Direction
Output every line of the material exactly, omitting images.

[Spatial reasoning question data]
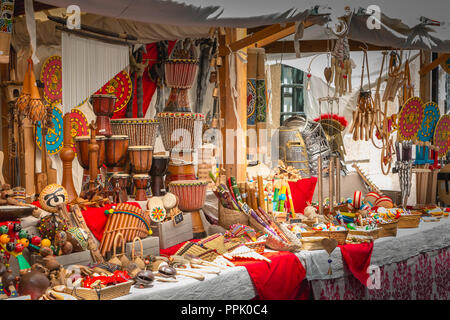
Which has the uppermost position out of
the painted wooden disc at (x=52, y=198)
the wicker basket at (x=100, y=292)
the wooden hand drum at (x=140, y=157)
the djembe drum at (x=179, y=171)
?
the wooden hand drum at (x=140, y=157)

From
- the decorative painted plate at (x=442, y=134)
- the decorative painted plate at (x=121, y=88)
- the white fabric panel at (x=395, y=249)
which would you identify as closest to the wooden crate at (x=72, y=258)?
the white fabric panel at (x=395, y=249)

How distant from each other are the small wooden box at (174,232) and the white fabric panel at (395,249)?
2.62 ft

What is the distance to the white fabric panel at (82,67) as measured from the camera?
4186 millimetres

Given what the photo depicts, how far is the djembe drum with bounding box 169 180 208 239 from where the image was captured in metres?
3.57

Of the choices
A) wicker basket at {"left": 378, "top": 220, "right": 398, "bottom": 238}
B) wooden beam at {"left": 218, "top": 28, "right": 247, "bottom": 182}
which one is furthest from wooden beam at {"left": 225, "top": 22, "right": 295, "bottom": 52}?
wicker basket at {"left": 378, "top": 220, "right": 398, "bottom": 238}

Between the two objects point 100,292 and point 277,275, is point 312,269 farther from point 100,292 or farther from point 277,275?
point 100,292

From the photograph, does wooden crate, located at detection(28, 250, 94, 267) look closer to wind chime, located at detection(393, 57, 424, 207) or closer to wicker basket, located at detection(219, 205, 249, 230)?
wicker basket, located at detection(219, 205, 249, 230)

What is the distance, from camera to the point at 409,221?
4.05m

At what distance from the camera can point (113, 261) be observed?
2682mm

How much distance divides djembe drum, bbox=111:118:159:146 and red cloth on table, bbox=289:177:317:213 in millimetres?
1848

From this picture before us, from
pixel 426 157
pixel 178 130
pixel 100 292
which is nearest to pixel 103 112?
pixel 178 130

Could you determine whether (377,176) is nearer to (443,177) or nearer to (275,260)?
(443,177)

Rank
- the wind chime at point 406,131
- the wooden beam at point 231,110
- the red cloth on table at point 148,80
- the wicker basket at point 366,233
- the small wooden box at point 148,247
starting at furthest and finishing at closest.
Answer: the red cloth on table at point 148,80 < the wooden beam at point 231,110 < the wind chime at point 406,131 < the wicker basket at point 366,233 < the small wooden box at point 148,247

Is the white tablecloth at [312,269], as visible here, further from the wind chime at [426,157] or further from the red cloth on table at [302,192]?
the red cloth on table at [302,192]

Correct response
Which has the uppermost position out of
the painted wooden disc at (x=52, y=198)
the wicker basket at (x=100, y=292)
the wooden hand drum at (x=140, y=157)
the djembe drum at (x=179, y=171)
?
the wooden hand drum at (x=140, y=157)

From
- the decorative painted plate at (x=442, y=134)
- the decorative painted plate at (x=121, y=88)
- the white fabric panel at (x=395, y=249)
which would you identify as closest to the wooden crate at (x=72, y=258)?
the white fabric panel at (x=395, y=249)

How distant from each other are the small wooden box at (174,232) and the white fabric panel at (395,249)?
2.62 ft

What is the distance to the white fabric panel at (82,67) as measured from the camera?
4186 millimetres

Given what the photo depicts, how far is the djembe drum with bounding box 169 180 208 239 from where the image was captured in metres?
3.57

Of the choices
A) wicker basket at {"left": 378, "top": 220, "right": 398, "bottom": 238}
B) wooden beam at {"left": 218, "top": 28, "right": 247, "bottom": 182}
which one is furthest from wooden beam at {"left": 225, "top": 22, "right": 295, "bottom": 52}?
wicker basket at {"left": 378, "top": 220, "right": 398, "bottom": 238}

Between the two objects point 100,292 and point 277,275, is point 312,269 farther from point 100,292 or farther from point 277,275?
point 100,292

From the photograph, does wooden crate, located at detection(28, 250, 94, 267) look closer to wind chime, located at detection(393, 57, 424, 207) or closer to wicker basket, located at detection(219, 205, 249, 230)?
wicker basket, located at detection(219, 205, 249, 230)

What is the distance, from camera to the point at 409,221?
4.05m

At what distance from the camera can point (113, 261) be observed?
2682mm

How much distance divides djembe drum, bbox=111:118:159:146 and red cloth on table, bbox=289:177:317:213 in millimetres?
1848

From this picture before us, from
pixel 426 157
pixel 178 130
pixel 100 292
which is nearest to pixel 103 112?
pixel 178 130

Could you determine whether (377,176) is nearer to (443,177) or nearer to (275,260)?
(443,177)

Rank
- the wind chime at point 406,131
- the wooden beam at point 231,110
- the red cloth on table at point 148,80
- the wicker basket at point 366,233
- the small wooden box at point 148,247
starting at furthest and finishing at closest.
Answer: the red cloth on table at point 148,80 < the wooden beam at point 231,110 < the wind chime at point 406,131 < the wicker basket at point 366,233 < the small wooden box at point 148,247

Is the white tablecloth at [312,269], as visible here, further from the wind chime at [426,157] or further from the red cloth on table at [302,192]?
the red cloth on table at [302,192]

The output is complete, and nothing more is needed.